Author: Philip Doddridge

Philip Doddridge (b. London, England, 1702; d. Lisbon, Portugal, 1751) belonged to the Non-conformist Church (not associated with the Church of England). Its members were frequently the focus of discrimination. Offered an education by a rich patron to prepare him for ordination in the Church of England, Doddridge chose instead to remain in the Non-conformist Church. For twenty years he pastored a poor parish in Northampton, where he opened an academy for training Non-conformist ministers and taught most of the subjects himself. Doddridge suffered from tuberculosis, and when Lady Huntington, one of his patrons, offered to finance a trip to Lisbon for his health, he is reputed to have said, "I can as well go to heaven from Lisbon as from Nort… Go to person page >

Text Information

First Line: Thrice happy souls, who, born from heaven
Author: Philip Doddridge

Notes

Thrice happy souls, who born from heaven.
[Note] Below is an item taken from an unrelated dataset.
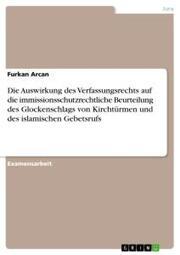 Die Auswirkung des Verfassungsrechts auf die immissionsschutzrechtliche Beurteilung des Glockenschlags von Kirchtürmen und des islamischen Gebetsrufs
P. Doddridge. [Walking with God.] This is No. 37 in the Doddridge manuscript in 8 stanzas of 4 lines, headed, "Of spending the day with God," from Prov. xxiii. 17, and dated "March 27, 1737." In J. Orton's posthumous edition of Doddridge's Hymns, &c, 1755, No. 79, it was given with several changes in the text, and with the heading altered to "Walking with God; or, being in His fear all the day long." Proverbs xxiii. 17; and again in J. D. Humphreys's edition of the same, 1839, No. 93. This text again differs from both the above. That however in common use is from Orton. In the Baptist Psalms & Hymns, 1858, No. 445, stanzas v., vi., iv. and iii., are given as, "Lord, we must labour, we must care." Both this and the text as in Orton are in several collections.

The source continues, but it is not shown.